The interdisciplinary team of scientists from three different countries (Belgium, Italy, and Russia) under the leadership of Prof. Dr. Dmitri V. Krysko (Ghent University, Belgium) unravels the immunogenicity of ferroptotic cancer cells.
Cell death is an essential biological process that plays an active role both during human embryonic development and in the onset of various diseases. Every day, about 100 billion cells die in the human body, which is equivalent to 75 kg of body mass per year and can be compared with the average weight of a human. However, the development of many diseases is associated with an imbalance between cells’ death and their survival. Cancer is one of them. It is important to note that the development of cancer cells’ resistance to cell death is directly related to the ineffectiveness of anticancer therapy. Initially, it has been thought that chemo- and radiotherapies induce apoptotic cell death. However, during anticancer therapy, tumor cells acquire mutations that make cancer cells resistant to apoptosis, a type of cell death most often triggered by modern chemo and radiotherapy. This leads to a decrease in the effectiveness of treatment and the progression of cancer. In this case, it is essential to use new treatment methods aimed at inducing alternative types of regulated cell death. Here in the role of ferroptotic cell death (i.e., ferroptosis) becomes crucial.
Aim of the study
The concept of immunogenicity of cell death states that dead/dying cancer cells must induce a specific antitumor immunity; thus, they become immunogenic. Cancer cells undergoing immunogenic cell death trigger the patients’ immune system. Therefore, in addition to just a simple killing of the cancer cells, induction of the immunogenic cell death can effectively induce antitumor immunity activation, leading to tumor eradication and generation of long-term immunity.
Ferroptotic cell death was discovered in 2012, which is different from other best-characterized types of regulated cell death, such as apoptosis and necroptosis. Ferroptosis is initiated by the antioxidant defense mechanisms’ failure, resulting in damaging lipid peroxidation and eventual cell death. Ferroptosis is usually accompanied by a large amount of iron accumulation and lipid peroxidation. In other words, ferroptosis is the biological rust of lipid membranes. Thus, the launch of ferroptosis may help overcome cell death resistance and increase antitumor therapy effectiveness. But until very recently, it was not known whether ferroptotic cancer cells are immunogenic or, in other words, whether ferroptotic cancer cells can induce efficient anticancer immune responses.
The research at “Cell Death Investigation and Therapy Laboratory (CDIT)” at Ghent University in Belgium led by Prof. Dr. Dmitri V. Krysko addressed this question. The interdisciplinary team of scientists from three different countries (Belgium, Italy, and Russia) under the leadership of Prof. Dr. Dmitri Krysko (Ghent University, Belgium) investigated the immunogenicity of ferroptotic cancer cells and has shown for the first time that ferroptotic cancer cells are immunogenic. Scientists have discovered that cancer cells undergoing ferroptosis release several immune-stimulatory molecules such as ATP and HMGB1, contributing to the immune system’s activation leading to the induction of strong antitumor immunity. Notably, it is known that not every anticancer therapeutic modality is capable of inducing immunogenic cell death.
Prof. Krysko: “The immunogenicity of early ferroptotic cancel cells has been shown in several in vitro models and in tumor mice models in vivo. The stage of cell death is everything, and it dictates immunogenicity in the case of ferroptosis. Only ferroptotic cancer cells that are at the early stages of cell death process are immunogenic.”
Moreover, the team of Prof. Dmitri V. Krysko (Iuliia Efimova, Dr. Elena Catanzaro, Louis Van der Meeren, Prof. Dr. André G. Skirtach, Dr. Olga Krysko) discovered the detrimental role of the adaptive immune system in the immunogenicity of early ferroptotic cancer cells. This is a very new concept that points out that the stage of cell death very strictly regulates cell death’s immunogenicity.

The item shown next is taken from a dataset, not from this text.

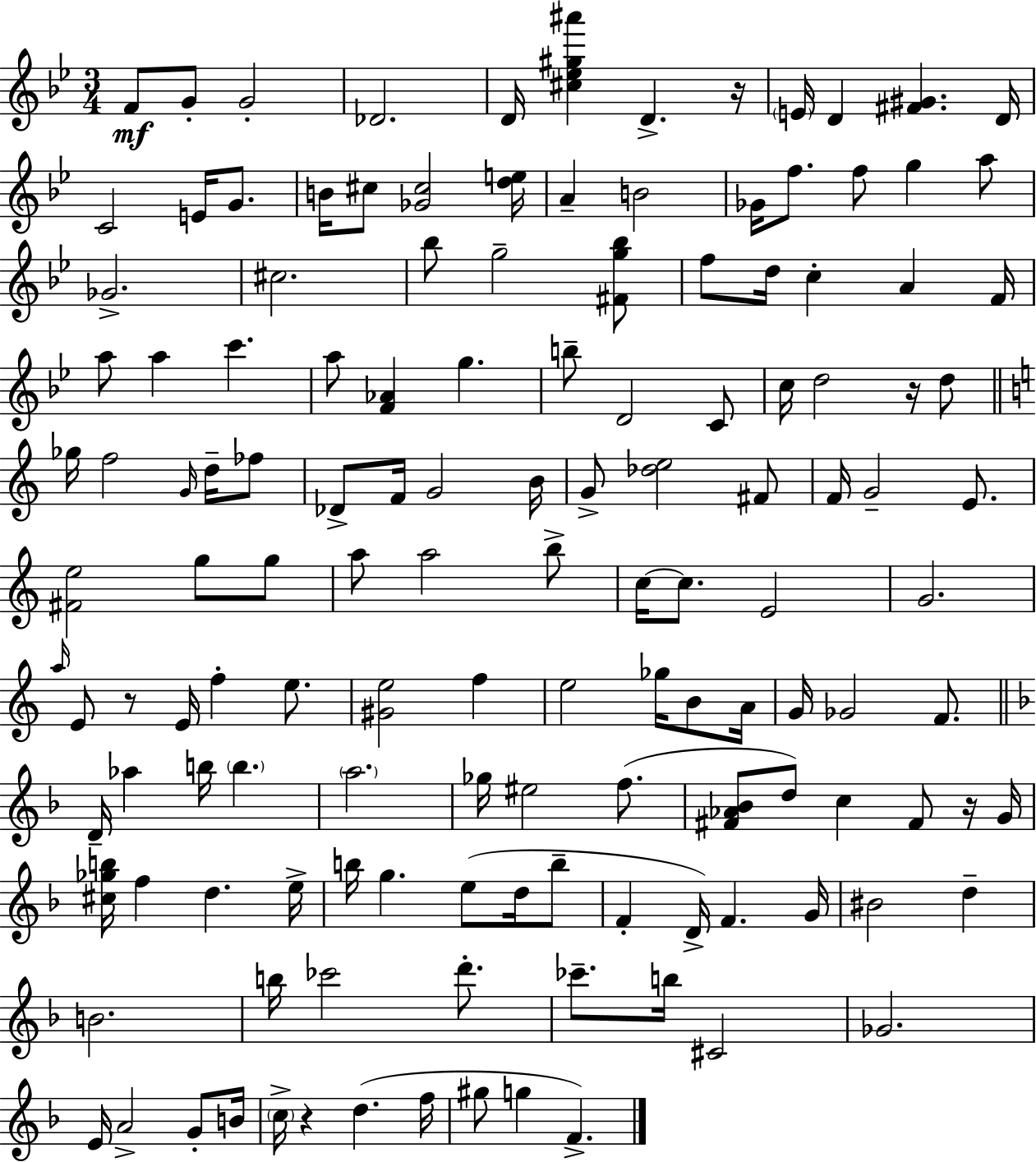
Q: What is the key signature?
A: G minor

Thus, the launch of immunogenic ferroptosis may help overcome cell death resistance and increase antitumor therapy’s effectiveness. This work demonstrated for the first time that cancer cells that die by immunogenic ferroptosis emit immune-stimulatory signals through which they interact with the cells of the immune system, which results in the stimulation of an antitumor immune response. This indicates the immunogenic nature of ferroptotic cell death and leads to the immune system’s involvement in the fight against the tumor.
Prof. Dmitri V. Krysko: “This is fundamental research. So, we are still a long way from clinical practice. But our results already suggest that immunogenic ferroptosis can help overcome resistance to cell death and increase the effectiveness of cancer therapy.”

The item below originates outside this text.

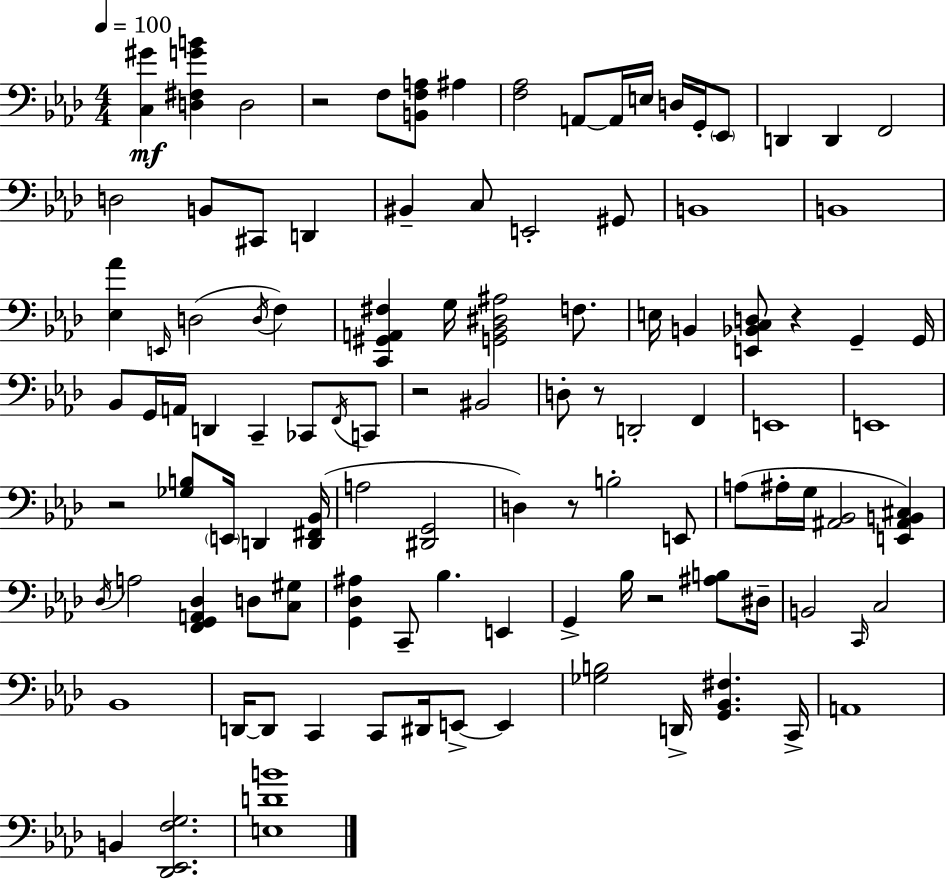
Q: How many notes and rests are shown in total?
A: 107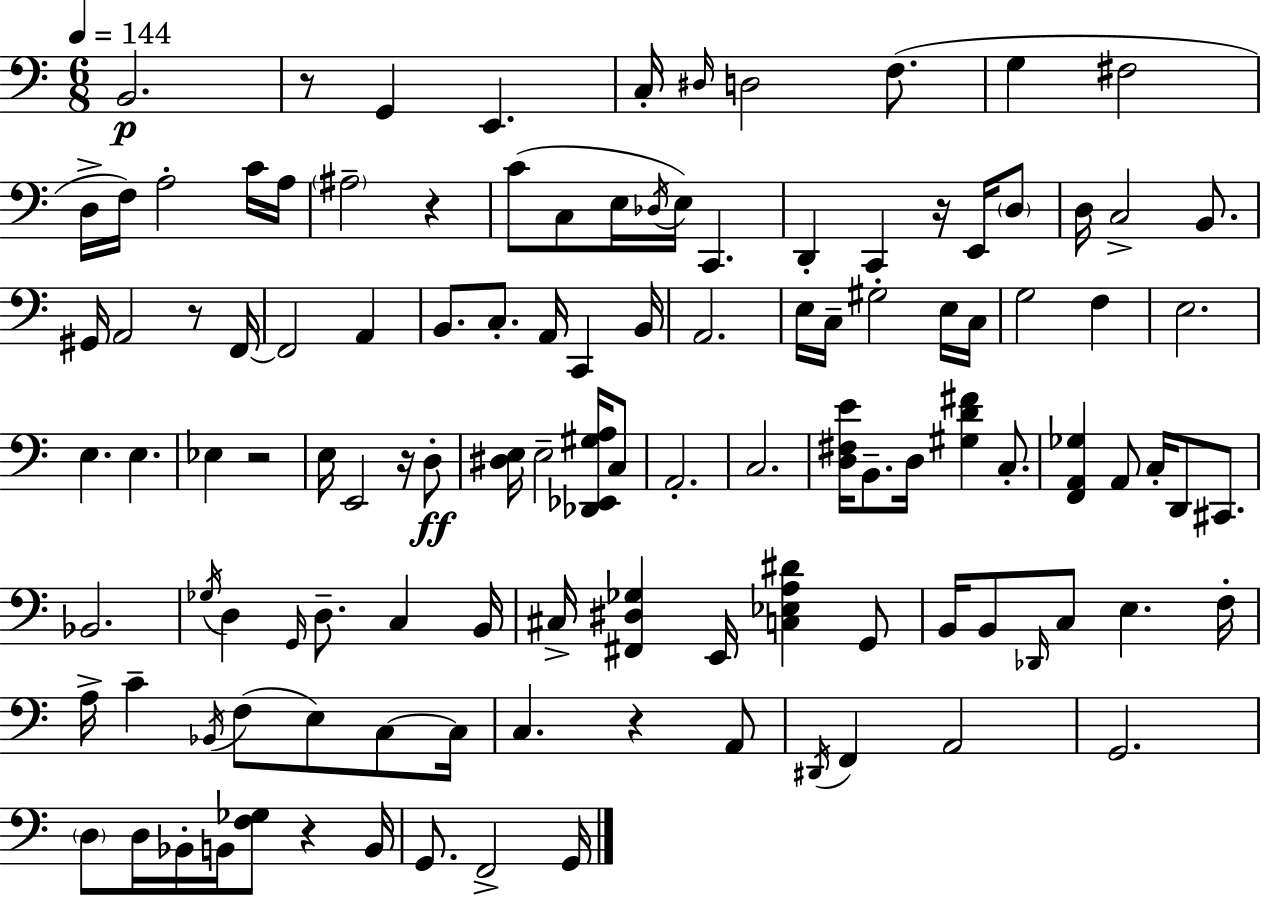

Of course, more fundamental research is needed, including studies on different animal models. This breakthrough work showed for the first time that cancer cells dying from ferroptosis stimulate the immune system, involving the immune system in the fight against the tumor. These results pave the way for the development of new therapeutic strategies for cancers based on induction of ferroptosis, and thus broadens the current concept of immunogenic cell death and opens the door for the development of new strategies in cancer immunotherapy.